> _Objective_: Reproduce each of the following items word for word, keeping every line as it appears.

(Items from a spatial reasoning dataset)
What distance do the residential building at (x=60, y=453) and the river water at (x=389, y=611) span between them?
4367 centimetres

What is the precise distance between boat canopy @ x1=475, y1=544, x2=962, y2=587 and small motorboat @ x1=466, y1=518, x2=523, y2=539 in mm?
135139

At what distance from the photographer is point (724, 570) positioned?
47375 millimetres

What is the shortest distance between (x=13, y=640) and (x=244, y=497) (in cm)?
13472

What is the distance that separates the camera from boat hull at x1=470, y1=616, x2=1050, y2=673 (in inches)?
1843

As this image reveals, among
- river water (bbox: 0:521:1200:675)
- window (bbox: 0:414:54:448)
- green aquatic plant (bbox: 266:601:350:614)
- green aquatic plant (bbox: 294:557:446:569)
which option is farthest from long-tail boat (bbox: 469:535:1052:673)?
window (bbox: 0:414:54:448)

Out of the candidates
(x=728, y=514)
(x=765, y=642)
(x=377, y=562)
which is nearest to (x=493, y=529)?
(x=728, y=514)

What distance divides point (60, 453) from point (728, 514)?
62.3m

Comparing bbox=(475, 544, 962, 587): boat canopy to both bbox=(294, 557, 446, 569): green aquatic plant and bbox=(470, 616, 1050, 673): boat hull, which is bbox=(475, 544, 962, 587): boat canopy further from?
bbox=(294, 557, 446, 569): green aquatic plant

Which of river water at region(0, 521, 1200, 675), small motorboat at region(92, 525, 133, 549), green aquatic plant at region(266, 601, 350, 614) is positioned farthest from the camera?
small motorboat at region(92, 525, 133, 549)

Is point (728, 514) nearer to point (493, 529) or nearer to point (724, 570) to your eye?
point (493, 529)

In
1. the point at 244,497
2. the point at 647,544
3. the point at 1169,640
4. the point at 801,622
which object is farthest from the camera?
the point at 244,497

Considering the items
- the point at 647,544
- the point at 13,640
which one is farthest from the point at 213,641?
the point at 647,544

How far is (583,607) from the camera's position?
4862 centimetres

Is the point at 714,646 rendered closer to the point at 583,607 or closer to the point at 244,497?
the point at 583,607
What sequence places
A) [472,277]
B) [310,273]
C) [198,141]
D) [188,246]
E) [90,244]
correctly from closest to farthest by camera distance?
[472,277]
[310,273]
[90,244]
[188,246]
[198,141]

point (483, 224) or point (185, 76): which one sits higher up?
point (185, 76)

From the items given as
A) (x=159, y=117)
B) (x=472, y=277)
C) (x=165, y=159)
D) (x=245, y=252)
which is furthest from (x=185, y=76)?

> _The output_:
What distance do the residential building at (x=60, y=453) and the river water at (x=389, y=611) span between them?
4367 centimetres

What is the precise distance between boat canopy @ x1=475, y1=544, x2=962, y2=587 and small motorboat @ x1=466, y1=518, x2=523, y2=539 in mm?
135139

At what distance from the photographer is point (724, 570) positioned?
47375 millimetres

What is the shortest distance between (x=13, y=640) and (x=244, y=497) (in cm)?
13472

What is the distance that separates the camera from boat hull at x1=470, y1=616, x2=1050, y2=673 (in inches)?
1843

As this image reveals, among
- river water (bbox: 0:521:1200:675)
- window (bbox: 0:414:54:448)
- green aquatic plant (bbox: 266:601:350:614)
- green aquatic plant (bbox: 294:557:446:569)
which option is farthest from long-tail boat (bbox: 469:535:1052:673)?
window (bbox: 0:414:54:448)

Out of the candidates
(x=728, y=514)
(x=765, y=642)
(x=377, y=562)
which is nearest to (x=493, y=529)?
(x=728, y=514)

What distance divides point (60, 453) from point (728, 514)?
62.3m

Comparing bbox=(475, 544, 962, 587): boat canopy to both bbox=(294, 557, 446, 569): green aquatic plant and bbox=(470, 616, 1050, 673): boat hull, which is bbox=(475, 544, 962, 587): boat canopy further from?
bbox=(294, 557, 446, 569): green aquatic plant

Which of river water at region(0, 521, 1200, 675), small motorboat at region(92, 525, 133, 549), green aquatic plant at region(266, 601, 350, 614) is positioned farthest from the camera?
small motorboat at region(92, 525, 133, 549)

Is point (728, 514) nearer to point (493, 529) or nearer to point (724, 570) to your eye?
point (493, 529)

In
1. the point at 244,497
2. the point at 647,544
3. the point at 1169,640
4. the point at 801,622
which object is farthest from the camera?
the point at 244,497

Considering the items
- the point at 647,544
- the point at 13,640
which one is farthest from the point at 213,641?
the point at 647,544

How far is (583,607) from the camera's position?
4862 centimetres

Is the point at 714,646 rendered closer to the point at 583,607 or closer to the point at 244,497?
the point at 583,607
What sequence places
A) [472,277]
B) [310,273]
C) [198,141]
D) [188,246]
E) [90,244]
correctly from closest to farthest by camera distance?
[472,277]
[310,273]
[90,244]
[188,246]
[198,141]

point (483, 224) or point (185, 76): which one sits higher up?
point (185, 76)

From the items given as
A) (x=159, y=117)
B) (x=472, y=277)
C) (x=165, y=159)
D) (x=245, y=252)
which is furthest from (x=185, y=76)?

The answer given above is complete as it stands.